** START OF READING PASSAGE **

# Give up now?



## totallyconfused (Mar 20, 2009)

I've posted before, but not in this forum.

Brief summary: Married to a serial cheater. We met when she was married. I was the other man (the first real affair after 3 ONS). She divorced. We married. We had kids. She had multi-year affair with OM#1. She had ONS with OM#2. D-Day about OM#1. She cybersexted with OM#3 and revealed existence of OM#2. D-day #2. She was in the fog and cake-eating. She did trickle truth, blameshifting, the IDLY speech, etc. I asked for divorce. She asked to really reconcile. I agreed.

For the past six months, our relationship has substantially improved. We're friends again. She's not cheating. (Well, it's possible the affair with OM#1 is super-underground, but I don't think she could keep up the level of friendliness she's shown for 6 months if it wasn't genuinely over. Plus, I've been monitoring).

All that said, still no intimacy, emotional or physical. She says she is "optimistic and comfortable." In a sense she's still cake-eating, but not with the affair, just with the co-parenting support.

I've read enough stories here on TAM to know just how many things I've done wrong. I know just what I and others would say if it wasn't me in this mess of a marriage ... give up on a serial cheater, don't beg her to stay. Do the full 180. Just "Let her go". Expose the A to OMW#1.

All that said, we are making progress. We're in a much, much better place, albeit without intimacy.

Why is now, after all that effort and heartbreak on my part to save my family, now that something comfortable is within my grasp, even if it's not the marriage I want, do I so totally not give a ****?

The time to have given up was D-Day. Or the first False R. Or the second False R. Or when she was doing the trick truth or blameshifting or the IDLY speech or a billion other times.

But now, after all this time? Now, I suddenly realize I don't love her anymore? Now, I'm willing to stand up for my emotional needs and my self-respect and say change this or I'm done? 

I feel like a frigging fool, with my emotional core burned to a crisp. Why does my desire to give it all up finally come after we reach a place of relative peace?


----------

** END OF READING PASSAGE **

§ **AIM**: Write out the part of the forum post that begins at the words "The time to" and stops after "billion other times.", replacing "blameshifting" with "gaslighting". The data that follows has nothing to do with this forum post.

** START OF DATA SHOWN **

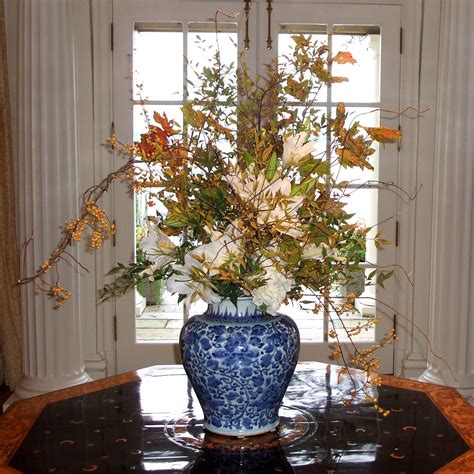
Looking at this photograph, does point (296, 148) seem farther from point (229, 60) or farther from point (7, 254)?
point (7, 254)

** END OF DATA SHOWN **

§ **COMPLETED TASK**:
The time to have given up was D-Day. Or the first False R. Or the second False R. Or when she was doing the trick truth or gaslighting or the IDLY speech or a billion other times.